Parts of the exercise:
1. Write out the passage of the Standing Rock column between "COLUMN: Celebrities stand" and "Access Pipeline.", inclusive.
2. Which actors does the Standing Rock column name as stars of the "Justice League" film? List every one.
3. Answer these questions from the Standing Rock column:
(a) What river will the pipeline go under?
(b) On what platform did Katy Perry post her statement?
(c) What campaign did the "Justice League" stars endorse?

COLUMN: Celebrities stand with Standing Rock

People hold up peace signs while Morton County Police spray peaceful protesters with water cannons in subzero temperatures.

Last Thursday, while families from across the United States gathered to share love, food and heated political debates, several thousand Native Americans and their supporters protested the injustices perpetrated against them by the North Dakota government due to the construction of the new Dakota 
Access Pipeline.

Not only have members of the Standing Rock Oceti Sakowin tribe, better known as the Sioux, been fighting against the building of the pipeline, but various celebrities, such as Leonardo DiCaprio, Mark Ruffalo and Pharrell Williams, have also voiced their support for abandoning the 
project.

While there are benefits, such as lessening the amount of oil the United States imports, to the pipeline being constructed, it will have a disastrous and inhumane effect on the Sioux. While the pipeline will not directly cut across their reservation, it will go under the Missouri River, the tribe’s main source of water and therefore contaminate it.

In other words, the nation’s economic needs are being prioritized over those of indigenous people. It’s bad enough that we already stole their land. Now we have to crush what little of it they have left.

In times like these, our country needs a hero, and while politicians have done very little to stop the pipeline’s construction, the stars of the upcoming “Justice League” film have used their celebrity influence to speak out against the pipeline’s construction.

Ben Affleck, Ray Fisher, Gal Gadot, Jason Momoa and Ezra Miller, the stars of the DC superhero film, have filmed an endorsement for Standing Rock Youth’s Rezpect Our Water campaign on change.org.

“As a gang of earth defenders, we want to send a big shout out to the Oceti Sakowin and those who stand with them in opposing the Dakota Access Pipeline,” Miller said in 
the video.

Katy Perry made a long statement on Instagram on Thanksgiving day discussing the importance of understanding and helping the Sioux during this time.

“During this holiday and beyond, let us stand in solidarity with all those who are trying to protect it,” Perry said in the post. “I made a donation, and I hope you can too today.”

Extracted data entries:
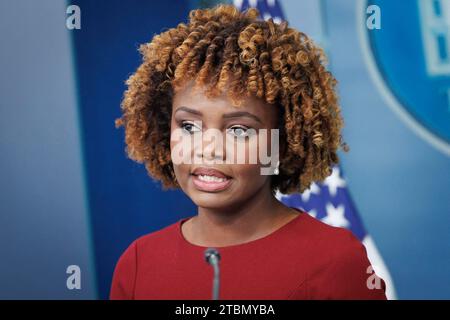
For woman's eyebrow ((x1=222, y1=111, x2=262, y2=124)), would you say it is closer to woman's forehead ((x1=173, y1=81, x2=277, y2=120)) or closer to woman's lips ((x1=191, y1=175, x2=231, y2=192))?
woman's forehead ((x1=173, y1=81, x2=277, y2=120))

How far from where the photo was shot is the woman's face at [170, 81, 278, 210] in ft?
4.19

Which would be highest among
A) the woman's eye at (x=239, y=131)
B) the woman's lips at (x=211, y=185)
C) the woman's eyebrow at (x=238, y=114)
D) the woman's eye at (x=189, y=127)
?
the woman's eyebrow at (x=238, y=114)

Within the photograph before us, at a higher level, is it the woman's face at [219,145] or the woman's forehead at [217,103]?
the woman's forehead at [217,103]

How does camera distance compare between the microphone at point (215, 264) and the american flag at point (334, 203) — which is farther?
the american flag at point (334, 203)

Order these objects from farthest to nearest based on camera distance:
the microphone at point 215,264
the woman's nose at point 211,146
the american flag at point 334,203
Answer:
---
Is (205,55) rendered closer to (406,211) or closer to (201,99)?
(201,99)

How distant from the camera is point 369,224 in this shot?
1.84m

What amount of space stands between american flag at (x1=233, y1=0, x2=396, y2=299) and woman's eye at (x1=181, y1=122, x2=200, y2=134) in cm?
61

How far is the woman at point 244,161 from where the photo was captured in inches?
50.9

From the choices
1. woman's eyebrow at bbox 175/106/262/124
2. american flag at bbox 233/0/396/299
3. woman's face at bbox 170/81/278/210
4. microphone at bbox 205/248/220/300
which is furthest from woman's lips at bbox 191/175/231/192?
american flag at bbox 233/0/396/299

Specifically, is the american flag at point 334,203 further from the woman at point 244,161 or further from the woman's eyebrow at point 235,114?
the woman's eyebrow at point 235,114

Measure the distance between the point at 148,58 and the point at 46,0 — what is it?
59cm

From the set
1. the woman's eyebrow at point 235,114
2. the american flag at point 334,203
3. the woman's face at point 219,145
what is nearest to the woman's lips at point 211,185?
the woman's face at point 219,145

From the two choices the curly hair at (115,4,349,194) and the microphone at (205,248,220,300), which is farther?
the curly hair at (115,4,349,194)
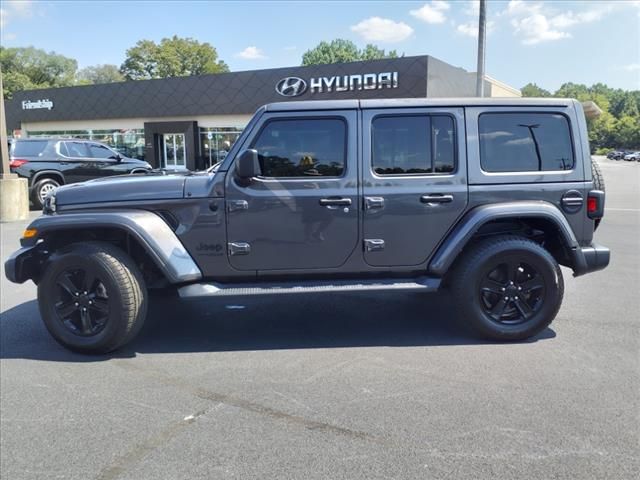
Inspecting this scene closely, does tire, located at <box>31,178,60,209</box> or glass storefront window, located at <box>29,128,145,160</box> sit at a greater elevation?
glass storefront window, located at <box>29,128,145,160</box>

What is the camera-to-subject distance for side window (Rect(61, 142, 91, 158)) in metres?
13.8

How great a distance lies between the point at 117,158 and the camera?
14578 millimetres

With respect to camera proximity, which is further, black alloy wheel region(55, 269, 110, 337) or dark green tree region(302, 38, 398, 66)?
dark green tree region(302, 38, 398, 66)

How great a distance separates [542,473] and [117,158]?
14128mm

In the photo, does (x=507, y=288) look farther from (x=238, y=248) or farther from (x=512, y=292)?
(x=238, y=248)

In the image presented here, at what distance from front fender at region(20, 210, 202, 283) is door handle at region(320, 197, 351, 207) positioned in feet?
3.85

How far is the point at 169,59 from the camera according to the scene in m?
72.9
==
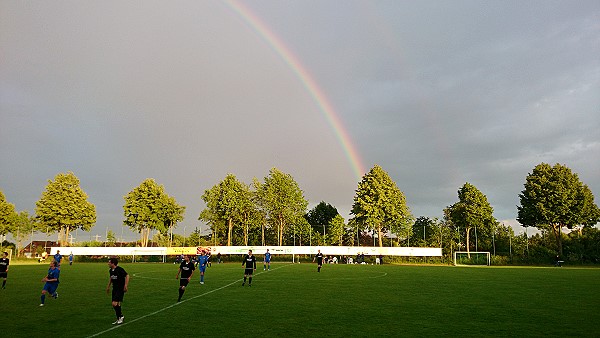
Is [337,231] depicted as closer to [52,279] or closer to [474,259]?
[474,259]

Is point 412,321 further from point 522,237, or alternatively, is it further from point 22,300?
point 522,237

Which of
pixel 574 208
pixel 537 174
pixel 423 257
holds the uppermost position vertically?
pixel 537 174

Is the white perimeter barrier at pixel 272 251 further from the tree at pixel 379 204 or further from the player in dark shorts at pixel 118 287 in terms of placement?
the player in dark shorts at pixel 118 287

Exercise answers:
1.
COLUMN: Celebrities stand with Standing Rock

People hold up peace signs while Morton County Police spray peaceful protesters with water cannons in subzero temperatures.

Last Thursday, while families from across the United States gathered to share love, food and heated political debates, several thousand Native Americans and their supporters protested the injustices perpetrated against them by the North Dakota government due to the construction of the new Dakota 
Access Pipeline.

2.
Ben Affleck
Ray Fisher
Gal Gadot
Jason Momoa
Ezra Miller

3.
(a) The Missouri River
(b) Instagram
(c) Standing Rock Youth's Rezpect Our Water campaign on change.org